Reproduce the items below word for word, leaving out the pictures.

⟨

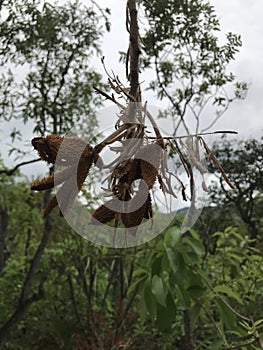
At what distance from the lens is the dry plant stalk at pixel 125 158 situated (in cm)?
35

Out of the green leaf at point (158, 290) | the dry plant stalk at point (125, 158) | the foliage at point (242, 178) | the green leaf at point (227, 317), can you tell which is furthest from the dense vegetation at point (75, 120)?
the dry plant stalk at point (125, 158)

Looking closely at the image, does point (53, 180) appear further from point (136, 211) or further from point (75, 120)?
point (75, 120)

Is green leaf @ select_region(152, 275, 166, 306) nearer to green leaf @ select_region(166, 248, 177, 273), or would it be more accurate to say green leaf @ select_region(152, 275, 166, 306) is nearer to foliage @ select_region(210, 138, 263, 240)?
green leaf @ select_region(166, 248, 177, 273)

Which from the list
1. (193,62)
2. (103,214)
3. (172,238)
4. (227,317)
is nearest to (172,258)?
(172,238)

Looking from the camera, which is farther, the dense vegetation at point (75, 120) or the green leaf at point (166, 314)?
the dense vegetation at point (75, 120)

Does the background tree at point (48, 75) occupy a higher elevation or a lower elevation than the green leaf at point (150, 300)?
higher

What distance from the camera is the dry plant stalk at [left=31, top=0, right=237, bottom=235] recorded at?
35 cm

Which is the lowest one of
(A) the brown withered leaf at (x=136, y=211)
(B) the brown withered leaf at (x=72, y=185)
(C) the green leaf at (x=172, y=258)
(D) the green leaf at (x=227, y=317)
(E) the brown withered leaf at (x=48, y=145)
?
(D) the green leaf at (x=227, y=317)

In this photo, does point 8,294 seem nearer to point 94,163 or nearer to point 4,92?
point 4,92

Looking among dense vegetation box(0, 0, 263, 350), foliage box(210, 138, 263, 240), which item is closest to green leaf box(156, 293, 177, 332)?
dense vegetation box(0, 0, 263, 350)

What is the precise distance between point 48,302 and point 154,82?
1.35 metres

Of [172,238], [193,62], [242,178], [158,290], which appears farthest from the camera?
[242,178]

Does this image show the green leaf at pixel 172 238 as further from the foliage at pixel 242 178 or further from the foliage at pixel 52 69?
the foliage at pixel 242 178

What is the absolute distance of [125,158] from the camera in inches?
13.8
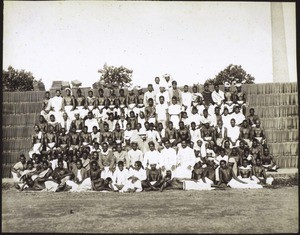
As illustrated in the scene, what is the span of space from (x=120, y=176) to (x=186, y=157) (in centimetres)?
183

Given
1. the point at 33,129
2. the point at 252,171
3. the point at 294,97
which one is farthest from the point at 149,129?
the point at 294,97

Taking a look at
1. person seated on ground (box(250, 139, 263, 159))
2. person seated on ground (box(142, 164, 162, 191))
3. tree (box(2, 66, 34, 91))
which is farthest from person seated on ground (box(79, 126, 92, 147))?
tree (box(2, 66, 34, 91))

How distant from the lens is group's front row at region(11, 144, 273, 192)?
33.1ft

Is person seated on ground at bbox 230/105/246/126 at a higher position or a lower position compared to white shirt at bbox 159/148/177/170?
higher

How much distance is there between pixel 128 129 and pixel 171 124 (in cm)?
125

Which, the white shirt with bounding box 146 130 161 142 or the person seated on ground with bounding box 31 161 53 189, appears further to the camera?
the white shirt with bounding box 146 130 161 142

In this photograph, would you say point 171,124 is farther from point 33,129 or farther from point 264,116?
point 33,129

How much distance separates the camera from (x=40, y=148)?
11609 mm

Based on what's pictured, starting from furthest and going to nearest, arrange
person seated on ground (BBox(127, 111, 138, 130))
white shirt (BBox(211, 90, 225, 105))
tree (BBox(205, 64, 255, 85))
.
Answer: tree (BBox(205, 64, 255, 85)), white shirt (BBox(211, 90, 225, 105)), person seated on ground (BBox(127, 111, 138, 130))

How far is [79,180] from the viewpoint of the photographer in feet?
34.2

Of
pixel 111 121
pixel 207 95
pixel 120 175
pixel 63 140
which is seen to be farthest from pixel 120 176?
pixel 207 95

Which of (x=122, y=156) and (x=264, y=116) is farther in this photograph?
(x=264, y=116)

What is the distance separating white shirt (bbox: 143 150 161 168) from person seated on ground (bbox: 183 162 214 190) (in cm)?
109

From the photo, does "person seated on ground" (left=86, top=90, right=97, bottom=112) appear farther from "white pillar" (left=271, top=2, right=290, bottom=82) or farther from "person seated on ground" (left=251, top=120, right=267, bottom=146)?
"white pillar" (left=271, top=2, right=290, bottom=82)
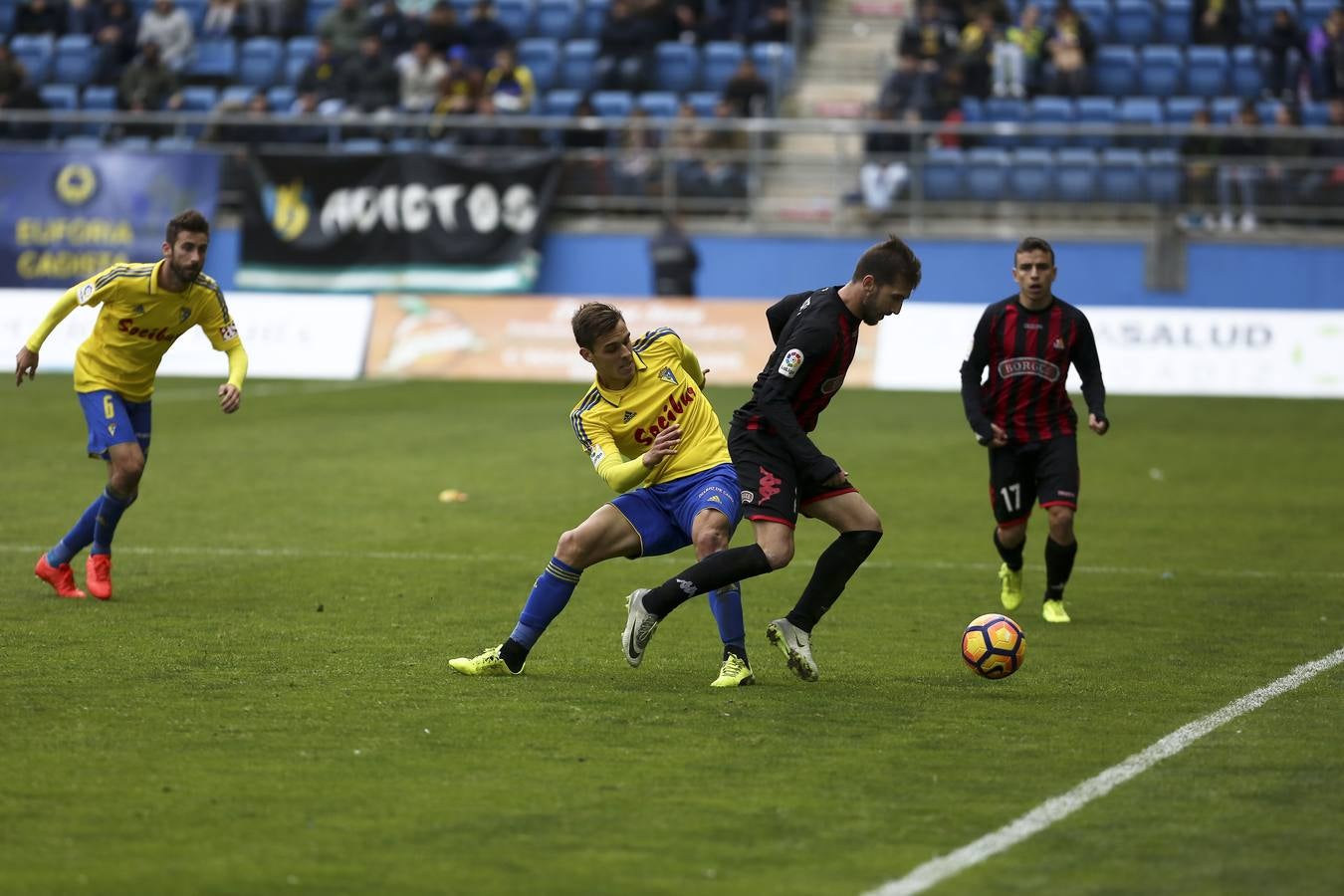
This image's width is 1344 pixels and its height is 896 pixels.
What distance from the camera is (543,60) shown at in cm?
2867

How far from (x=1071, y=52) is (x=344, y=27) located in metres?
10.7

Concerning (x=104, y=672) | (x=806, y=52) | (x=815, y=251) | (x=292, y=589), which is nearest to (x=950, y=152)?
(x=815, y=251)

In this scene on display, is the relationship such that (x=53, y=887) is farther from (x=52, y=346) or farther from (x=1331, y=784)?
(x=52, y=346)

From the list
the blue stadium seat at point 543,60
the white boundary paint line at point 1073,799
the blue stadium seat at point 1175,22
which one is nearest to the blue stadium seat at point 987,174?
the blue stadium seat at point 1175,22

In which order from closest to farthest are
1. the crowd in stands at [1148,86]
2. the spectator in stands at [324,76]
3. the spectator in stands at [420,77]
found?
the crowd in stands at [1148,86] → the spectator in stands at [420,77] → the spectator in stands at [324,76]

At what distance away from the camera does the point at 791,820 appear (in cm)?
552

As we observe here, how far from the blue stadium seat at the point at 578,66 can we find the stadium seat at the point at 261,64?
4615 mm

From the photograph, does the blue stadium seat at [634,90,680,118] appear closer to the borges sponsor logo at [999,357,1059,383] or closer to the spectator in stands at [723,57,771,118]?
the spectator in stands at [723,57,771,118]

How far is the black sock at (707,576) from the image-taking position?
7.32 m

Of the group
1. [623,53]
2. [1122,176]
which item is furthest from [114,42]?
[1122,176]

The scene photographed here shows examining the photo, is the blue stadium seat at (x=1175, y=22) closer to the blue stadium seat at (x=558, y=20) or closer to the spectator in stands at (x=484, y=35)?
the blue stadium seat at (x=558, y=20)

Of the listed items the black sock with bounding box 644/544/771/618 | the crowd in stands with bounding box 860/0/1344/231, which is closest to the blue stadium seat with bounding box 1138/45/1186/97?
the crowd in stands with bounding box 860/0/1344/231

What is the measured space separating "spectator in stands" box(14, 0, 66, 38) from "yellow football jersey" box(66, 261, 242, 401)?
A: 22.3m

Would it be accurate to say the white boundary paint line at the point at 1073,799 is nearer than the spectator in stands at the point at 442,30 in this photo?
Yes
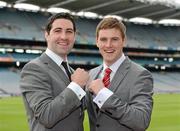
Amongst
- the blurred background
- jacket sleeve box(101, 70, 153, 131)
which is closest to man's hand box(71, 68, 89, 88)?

⟩

* [FINISHED ANSWER]
At what distance from the lens is the dry plant stalk at pixel 125 158 situated (in cm)?
35

Out of the green leaf at point (158, 290) | the dry plant stalk at point (125, 158) | the foliage at point (242, 178) | the green leaf at point (227, 317), can you tell which is furthest from the dense vegetation at point (75, 120)?
the dry plant stalk at point (125, 158)

Looking closely at the image, does point (53, 180) appear further from point (136, 211) or further from point (75, 120)?
point (75, 120)

Is green leaf @ select_region(152, 275, 166, 306) nearer to green leaf @ select_region(166, 248, 177, 273), or would it be more accurate to say green leaf @ select_region(152, 275, 166, 306) is nearer to foliage @ select_region(210, 138, 263, 240)?
green leaf @ select_region(166, 248, 177, 273)

Which from the list
1. (193,62)
2. (103,214)
3. (172,238)
4. (227,317)
is nearest to (172,258)?
(172,238)

Looking from the camera, which is farther, the dense vegetation at point (75, 120) or the green leaf at point (166, 314)?
the dense vegetation at point (75, 120)

Does the background tree at point (48, 75) occupy a higher elevation or a lower elevation than the green leaf at point (150, 300)?
higher

What distance from the camera is the dry plant stalk at [left=31, top=0, right=237, bottom=235] recorded at?
35 cm

Which is the lowest one of
(A) the brown withered leaf at (x=136, y=211)
(B) the brown withered leaf at (x=72, y=185)
(C) the green leaf at (x=172, y=258)
(D) the green leaf at (x=227, y=317)
(E) the brown withered leaf at (x=48, y=145)
?
(D) the green leaf at (x=227, y=317)

In this photo, does point 8,294 seem nearer to point 94,163 or nearer to point 4,92?
point 4,92

Looking among dense vegetation box(0, 0, 263, 350), foliage box(210, 138, 263, 240), which item is closest to green leaf box(156, 293, 177, 332)?
dense vegetation box(0, 0, 263, 350)

What is the precise distance between point 48,302 and point 154,82?
1.35 metres

Of [172,238], [193,62], [242,178], [158,290], which appears farthest from the camera?
[242,178]

Does this image show the green leaf at pixel 172 238 as further from the foliage at pixel 242 178 or further from the foliage at pixel 52 69?
the foliage at pixel 242 178

What is the absolute distance of [125,158] from the camera in inches?
13.8
As illustrated in the scene, what is the span of space from (x=120, y=176) to (x=186, y=157) (in centimetres)?
183

Given
1. the point at 33,129
2. the point at 252,171
3. the point at 294,97
which one is farthest from the point at 149,129?
the point at 294,97

Taking a look at
1. person seated on ground (box(250, 139, 263, 159))
2. person seated on ground (box(142, 164, 162, 191))
3. tree (box(2, 66, 34, 91))
which is farthest from person seated on ground (box(79, 126, 92, 147))?
tree (box(2, 66, 34, 91))

How distant from the lens is group's front row at region(11, 144, 273, 192)?
33.1ft

Is person seated on ground at bbox 230/105/246/126 at a higher position or a lower position compared to white shirt at bbox 159/148/177/170?
higher

How much distance is there between pixel 128 129 and pixel 171 124 (in cm)?
125

Which, the white shirt with bounding box 146 130 161 142 or the person seated on ground with bounding box 31 161 53 189, appears further to the camera?
the white shirt with bounding box 146 130 161 142

In this photograph, would you say point 171,124 is farther from point 33,129 or farther from point 264,116?
point 33,129

How much distance separates the camera from (x=40, y=148)?
11609 mm

Based on what's pictured, starting from furthest and going to nearest, arrange
person seated on ground (BBox(127, 111, 138, 130))
white shirt (BBox(211, 90, 225, 105))
tree (BBox(205, 64, 255, 85))
.
Answer: tree (BBox(205, 64, 255, 85)), white shirt (BBox(211, 90, 225, 105)), person seated on ground (BBox(127, 111, 138, 130))

How far is [79,180] from the viewpoint of the photographer in feet?
34.2

Of
pixel 111 121
pixel 207 95
pixel 120 175
pixel 63 140
which is seen to be farthest from pixel 120 176?
pixel 207 95

Which of (x=122, y=156) and (x=264, y=116) is farther in this photograph?
(x=264, y=116)

What is the distance separating white shirt (bbox: 143 150 161 168) from person seated on ground (bbox: 183 162 214 190) (in cm)?
109

From the photo, does "person seated on ground" (left=86, top=90, right=97, bottom=112) appear farther from "white pillar" (left=271, top=2, right=290, bottom=82) or farther from "person seated on ground" (left=251, top=120, right=267, bottom=146)?
"white pillar" (left=271, top=2, right=290, bottom=82)
This image's width is 1344 pixels and its height is 896 pixels.
What distance from the camera is (543,60) shown at in cm?
2867

How far from (x=1071, y=52) is (x=344, y=27) located in metres?
10.7

Concerning (x=104, y=672) | (x=806, y=52) | (x=815, y=251) | (x=292, y=589), which is nearest to (x=950, y=152)?
(x=815, y=251)

In this scene on display, is the relationship such that (x=53, y=887) is farther from (x=52, y=346) or farther from (x=1331, y=784)?
(x=52, y=346)

From the list
the blue stadium seat at point 543,60
the white boundary paint line at point 1073,799
the blue stadium seat at point 1175,22
which one is nearest to the blue stadium seat at point 987,174?
the blue stadium seat at point 1175,22

In which order from closest to farthest are
1. the crowd in stands at [1148,86]
2. the spectator in stands at [324,76]
3. the spectator in stands at [420,77]
found?
the crowd in stands at [1148,86] → the spectator in stands at [420,77] → the spectator in stands at [324,76]

At what distance away from the camera does the point at 791,820 appear (in cm)?
552

As we observe here, how far from the blue stadium seat at the point at 578,66 can we find the stadium seat at the point at 261,64?
4615 mm

From the photograph, does the blue stadium seat at [634,90,680,118] appear closer to the borges sponsor logo at [999,357,1059,383] or closer to the spectator in stands at [723,57,771,118]?
the spectator in stands at [723,57,771,118]

How far is the black sock at (707,576) from the image-taking position?
7.32 m

Of the group
1. [623,53]
2. [1122,176]
which item is furthest from [114,42]?
[1122,176]

The scene photographed here shows examining the photo, is the blue stadium seat at (x=1175, y=22) closer to the blue stadium seat at (x=558, y=20) or closer to the spectator in stands at (x=484, y=35)?
the blue stadium seat at (x=558, y=20)

Of the listed items the black sock with bounding box 644/544/771/618 | the crowd in stands with bounding box 860/0/1344/231, which is closest to the blue stadium seat with bounding box 1138/45/1186/97?
the crowd in stands with bounding box 860/0/1344/231

What is the measured space separating "spectator in stands" box(14, 0, 66, 38) from "yellow football jersey" box(66, 261, 242, 401)?
A: 22.3m

Would it be accurate to say the white boundary paint line at the point at 1073,799 is nearer than the spectator in stands at the point at 442,30 in this photo?
Yes
Amongst
- the blurred background
- jacket sleeve box(101, 70, 153, 131)
which is closest to man's hand box(71, 68, 89, 88)?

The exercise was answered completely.